— START OF DATA SUPPLIED —

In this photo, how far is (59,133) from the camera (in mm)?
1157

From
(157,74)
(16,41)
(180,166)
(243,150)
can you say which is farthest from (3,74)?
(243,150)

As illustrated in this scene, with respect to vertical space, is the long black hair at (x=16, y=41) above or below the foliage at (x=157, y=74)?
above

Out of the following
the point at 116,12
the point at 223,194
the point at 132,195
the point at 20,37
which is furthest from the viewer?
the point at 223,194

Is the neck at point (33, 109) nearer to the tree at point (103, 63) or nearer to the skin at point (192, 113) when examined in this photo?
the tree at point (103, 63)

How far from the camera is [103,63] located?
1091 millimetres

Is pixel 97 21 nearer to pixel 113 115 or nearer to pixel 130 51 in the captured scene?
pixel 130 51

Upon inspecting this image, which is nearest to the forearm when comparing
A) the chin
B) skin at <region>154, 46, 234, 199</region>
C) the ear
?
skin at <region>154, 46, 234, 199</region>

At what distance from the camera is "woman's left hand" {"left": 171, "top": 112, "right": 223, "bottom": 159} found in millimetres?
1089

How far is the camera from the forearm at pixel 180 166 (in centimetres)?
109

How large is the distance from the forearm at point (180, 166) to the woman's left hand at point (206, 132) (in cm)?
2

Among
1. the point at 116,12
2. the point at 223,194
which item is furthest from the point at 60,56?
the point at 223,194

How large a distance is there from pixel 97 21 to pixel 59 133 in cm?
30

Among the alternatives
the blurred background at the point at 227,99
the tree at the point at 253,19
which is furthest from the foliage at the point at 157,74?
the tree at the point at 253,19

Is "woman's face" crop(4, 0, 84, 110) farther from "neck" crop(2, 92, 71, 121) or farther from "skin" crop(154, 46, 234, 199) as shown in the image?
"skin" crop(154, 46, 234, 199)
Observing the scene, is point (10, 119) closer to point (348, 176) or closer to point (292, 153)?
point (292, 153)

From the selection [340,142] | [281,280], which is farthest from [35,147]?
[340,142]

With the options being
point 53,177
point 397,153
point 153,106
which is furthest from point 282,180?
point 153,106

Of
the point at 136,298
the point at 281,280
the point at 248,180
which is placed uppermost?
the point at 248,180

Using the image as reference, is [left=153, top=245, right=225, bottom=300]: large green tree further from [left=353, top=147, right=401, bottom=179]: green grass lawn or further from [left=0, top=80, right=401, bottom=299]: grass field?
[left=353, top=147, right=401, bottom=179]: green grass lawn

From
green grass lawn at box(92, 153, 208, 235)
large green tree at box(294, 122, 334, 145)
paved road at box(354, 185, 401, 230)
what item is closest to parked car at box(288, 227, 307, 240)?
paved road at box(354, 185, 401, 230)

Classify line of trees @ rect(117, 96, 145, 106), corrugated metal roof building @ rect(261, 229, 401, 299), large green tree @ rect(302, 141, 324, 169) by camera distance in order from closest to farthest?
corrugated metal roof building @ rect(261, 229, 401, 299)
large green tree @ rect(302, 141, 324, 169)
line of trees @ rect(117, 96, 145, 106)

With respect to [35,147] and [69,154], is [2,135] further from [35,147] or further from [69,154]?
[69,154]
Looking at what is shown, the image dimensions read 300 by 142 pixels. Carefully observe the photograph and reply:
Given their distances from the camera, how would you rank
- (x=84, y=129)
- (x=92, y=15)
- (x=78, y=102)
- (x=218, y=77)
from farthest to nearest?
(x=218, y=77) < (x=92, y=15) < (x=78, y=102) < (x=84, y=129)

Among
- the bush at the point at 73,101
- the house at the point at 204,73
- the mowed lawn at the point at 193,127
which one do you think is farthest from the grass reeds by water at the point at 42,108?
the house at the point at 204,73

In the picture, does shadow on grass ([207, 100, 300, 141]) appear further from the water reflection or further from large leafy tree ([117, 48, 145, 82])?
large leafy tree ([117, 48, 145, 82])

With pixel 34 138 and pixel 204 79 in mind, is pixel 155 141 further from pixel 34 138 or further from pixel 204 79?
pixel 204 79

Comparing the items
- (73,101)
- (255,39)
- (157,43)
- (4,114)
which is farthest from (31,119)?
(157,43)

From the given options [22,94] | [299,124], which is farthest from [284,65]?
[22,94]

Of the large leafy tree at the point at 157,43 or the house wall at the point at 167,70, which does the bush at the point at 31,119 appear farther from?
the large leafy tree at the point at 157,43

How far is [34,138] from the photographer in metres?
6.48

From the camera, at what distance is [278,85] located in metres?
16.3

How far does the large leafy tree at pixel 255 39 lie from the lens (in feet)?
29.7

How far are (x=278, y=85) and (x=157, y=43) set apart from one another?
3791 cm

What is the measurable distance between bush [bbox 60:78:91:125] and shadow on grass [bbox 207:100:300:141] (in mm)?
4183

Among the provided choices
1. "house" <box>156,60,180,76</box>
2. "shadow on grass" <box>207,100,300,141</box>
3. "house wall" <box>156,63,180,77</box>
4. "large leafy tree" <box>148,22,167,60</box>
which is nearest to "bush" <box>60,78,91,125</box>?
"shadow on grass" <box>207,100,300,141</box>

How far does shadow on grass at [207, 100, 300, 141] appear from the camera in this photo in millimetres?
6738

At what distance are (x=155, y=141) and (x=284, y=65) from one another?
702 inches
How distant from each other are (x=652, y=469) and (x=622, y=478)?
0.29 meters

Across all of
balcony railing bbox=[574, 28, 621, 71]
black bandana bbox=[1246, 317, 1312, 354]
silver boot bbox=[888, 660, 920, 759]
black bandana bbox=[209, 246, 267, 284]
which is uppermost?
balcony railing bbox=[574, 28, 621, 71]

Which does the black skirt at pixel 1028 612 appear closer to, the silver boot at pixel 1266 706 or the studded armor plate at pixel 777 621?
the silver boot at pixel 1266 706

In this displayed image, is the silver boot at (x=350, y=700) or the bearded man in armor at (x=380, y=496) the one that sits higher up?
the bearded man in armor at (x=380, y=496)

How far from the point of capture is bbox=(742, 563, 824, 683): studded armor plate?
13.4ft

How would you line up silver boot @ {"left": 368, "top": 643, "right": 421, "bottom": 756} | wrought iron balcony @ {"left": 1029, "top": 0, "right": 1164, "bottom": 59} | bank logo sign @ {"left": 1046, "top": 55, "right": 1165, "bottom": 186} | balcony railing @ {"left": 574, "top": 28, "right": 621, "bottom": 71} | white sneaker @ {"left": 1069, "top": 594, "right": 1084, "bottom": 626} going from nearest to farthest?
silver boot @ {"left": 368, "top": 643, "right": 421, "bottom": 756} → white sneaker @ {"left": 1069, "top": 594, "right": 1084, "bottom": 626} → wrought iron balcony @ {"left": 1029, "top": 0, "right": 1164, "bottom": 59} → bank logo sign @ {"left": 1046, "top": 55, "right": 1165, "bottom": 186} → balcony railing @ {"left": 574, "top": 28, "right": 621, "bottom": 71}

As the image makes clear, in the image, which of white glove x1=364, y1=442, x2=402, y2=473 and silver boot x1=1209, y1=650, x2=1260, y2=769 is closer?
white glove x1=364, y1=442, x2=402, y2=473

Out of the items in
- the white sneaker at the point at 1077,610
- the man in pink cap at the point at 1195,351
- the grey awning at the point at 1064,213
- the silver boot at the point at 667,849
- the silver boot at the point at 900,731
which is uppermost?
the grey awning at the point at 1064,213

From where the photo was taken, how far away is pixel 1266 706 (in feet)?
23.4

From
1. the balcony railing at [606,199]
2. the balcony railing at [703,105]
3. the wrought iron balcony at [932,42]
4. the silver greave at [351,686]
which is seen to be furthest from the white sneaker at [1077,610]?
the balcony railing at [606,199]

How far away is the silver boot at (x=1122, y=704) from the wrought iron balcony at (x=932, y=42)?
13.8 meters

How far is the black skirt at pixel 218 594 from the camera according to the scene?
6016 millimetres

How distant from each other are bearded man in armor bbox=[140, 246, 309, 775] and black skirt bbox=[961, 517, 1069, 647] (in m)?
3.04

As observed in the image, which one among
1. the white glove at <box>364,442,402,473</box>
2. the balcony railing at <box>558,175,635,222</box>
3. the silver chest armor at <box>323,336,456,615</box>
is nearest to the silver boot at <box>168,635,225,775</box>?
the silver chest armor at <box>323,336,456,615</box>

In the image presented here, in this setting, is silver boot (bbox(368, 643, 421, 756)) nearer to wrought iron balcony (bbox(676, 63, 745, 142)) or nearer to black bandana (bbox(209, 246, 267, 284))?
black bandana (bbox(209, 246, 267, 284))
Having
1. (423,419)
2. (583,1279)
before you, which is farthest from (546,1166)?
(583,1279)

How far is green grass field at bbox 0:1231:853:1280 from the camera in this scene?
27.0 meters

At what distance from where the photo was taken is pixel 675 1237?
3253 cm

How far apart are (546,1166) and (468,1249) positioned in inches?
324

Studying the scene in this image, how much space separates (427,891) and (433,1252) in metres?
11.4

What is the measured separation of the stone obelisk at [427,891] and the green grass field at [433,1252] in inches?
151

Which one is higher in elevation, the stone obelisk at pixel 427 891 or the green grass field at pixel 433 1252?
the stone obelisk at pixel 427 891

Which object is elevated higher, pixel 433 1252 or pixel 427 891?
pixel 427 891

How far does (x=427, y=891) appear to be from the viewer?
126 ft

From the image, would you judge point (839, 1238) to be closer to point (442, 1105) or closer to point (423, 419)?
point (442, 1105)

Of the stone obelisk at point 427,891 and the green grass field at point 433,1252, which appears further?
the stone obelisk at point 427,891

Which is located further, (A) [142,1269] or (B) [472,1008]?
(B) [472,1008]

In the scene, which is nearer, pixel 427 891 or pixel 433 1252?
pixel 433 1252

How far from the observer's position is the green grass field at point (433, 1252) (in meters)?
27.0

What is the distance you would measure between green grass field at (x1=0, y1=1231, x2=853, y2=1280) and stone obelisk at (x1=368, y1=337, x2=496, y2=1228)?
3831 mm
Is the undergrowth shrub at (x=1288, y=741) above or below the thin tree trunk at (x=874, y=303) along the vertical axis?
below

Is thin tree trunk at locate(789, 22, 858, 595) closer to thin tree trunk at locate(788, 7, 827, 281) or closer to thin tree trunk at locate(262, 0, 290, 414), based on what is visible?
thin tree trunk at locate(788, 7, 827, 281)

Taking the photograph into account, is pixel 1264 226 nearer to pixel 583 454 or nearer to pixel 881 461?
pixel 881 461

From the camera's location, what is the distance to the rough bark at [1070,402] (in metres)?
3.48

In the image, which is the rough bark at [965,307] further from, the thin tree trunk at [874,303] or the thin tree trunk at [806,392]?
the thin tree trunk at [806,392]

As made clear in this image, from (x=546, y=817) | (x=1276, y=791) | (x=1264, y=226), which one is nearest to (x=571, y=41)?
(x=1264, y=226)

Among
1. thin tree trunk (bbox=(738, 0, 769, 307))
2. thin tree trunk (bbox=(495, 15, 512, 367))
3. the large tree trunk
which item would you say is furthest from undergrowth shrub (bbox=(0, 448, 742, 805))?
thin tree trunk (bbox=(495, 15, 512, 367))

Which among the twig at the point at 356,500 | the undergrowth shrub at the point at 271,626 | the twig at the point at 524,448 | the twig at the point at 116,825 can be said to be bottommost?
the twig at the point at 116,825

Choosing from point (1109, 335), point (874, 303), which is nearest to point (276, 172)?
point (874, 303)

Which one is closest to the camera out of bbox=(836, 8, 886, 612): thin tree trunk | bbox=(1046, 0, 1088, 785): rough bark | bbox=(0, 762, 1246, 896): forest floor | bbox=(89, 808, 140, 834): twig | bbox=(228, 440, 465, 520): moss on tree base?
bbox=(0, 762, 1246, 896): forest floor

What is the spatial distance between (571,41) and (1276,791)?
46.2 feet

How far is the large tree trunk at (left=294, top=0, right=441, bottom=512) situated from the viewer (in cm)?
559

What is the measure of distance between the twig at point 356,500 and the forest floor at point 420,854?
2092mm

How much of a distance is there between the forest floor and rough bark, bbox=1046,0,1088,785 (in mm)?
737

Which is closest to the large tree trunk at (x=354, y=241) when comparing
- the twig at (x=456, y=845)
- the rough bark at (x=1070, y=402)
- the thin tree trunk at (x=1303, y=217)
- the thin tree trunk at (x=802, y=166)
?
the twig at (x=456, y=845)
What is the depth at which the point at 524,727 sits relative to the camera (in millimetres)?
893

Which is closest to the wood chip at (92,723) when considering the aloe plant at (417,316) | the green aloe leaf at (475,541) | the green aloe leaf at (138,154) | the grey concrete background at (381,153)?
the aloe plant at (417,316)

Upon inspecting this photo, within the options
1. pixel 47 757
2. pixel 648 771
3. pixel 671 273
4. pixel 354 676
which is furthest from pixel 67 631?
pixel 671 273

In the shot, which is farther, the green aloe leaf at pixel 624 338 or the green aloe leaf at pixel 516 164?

— END OF DATA SUPPLIED —

• _STATED EXERCISE_:
Exactly and exclusively, repeat the lines from the line that contains "Choosing from point" through the end of the records, both ends included.

• _FINISHED ANSWER_:
Choosing from point (1109, 335), point (874, 303), which is nearest to point (276, 172)?
point (874, 303)

Which one is closest to the camera out of bbox=(836, 8, 886, 612): thin tree trunk | bbox=(1046, 0, 1088, 785): rough bark | bbox=(0, 762, 1246, 896): forest floor | bbox=(89, 808, 140, 834): twig | bbox=(228, 440, 465, 520): moss on tree base?
bbox=(0, 762, 1246, 896): forest floor

What is the spatial distance between (571,41) and (1276,791)?
46.2 feet

How far is the large tree trunk at (left=294, top=0, right=441, bottom=512) situated from the viewer (in cm)?
559

What is the measure of distance between the twig at point 356,500 and the forest floor at point 420,854?
2092mm

How much of a distance is there between the forest floor and rough bark, bbox=1046,0,1088,785 (in mm)?
737

Which is closest to the large tree trunk at (x=354, y=241) when comparing
- the twig at (x=456, y=845)
- the rough bark at (x=1070, y=402)
- the thin tree trunk at (x=1303, y=217)
- the thin tree trunk at (x=802, y=166)
?
the twig at (x=456, y=845)
What is the depth at which the point at 524,727 sits relative to the camera (in millimetres)?
893

Which is closest to the wood chip at (92,723) when considering the aloe plant at (417,316) | the green aloe leaf at (475,541) | the green aloe leaf at (138,154) | the grey concrete background at (381,153)?
the aloe plant at (417,316)

Upon inspecting this photo, within the options
1. pixel 47 757
2. pixel 648 771
3. pixel 671 273
4. pixel 354 676
which is furthest from pixel 67 631?
pixel 671 273

In the shot, which is farther, the green aloe leaf at pixel 624 338 or the green aloe leaf at pixel 516 164?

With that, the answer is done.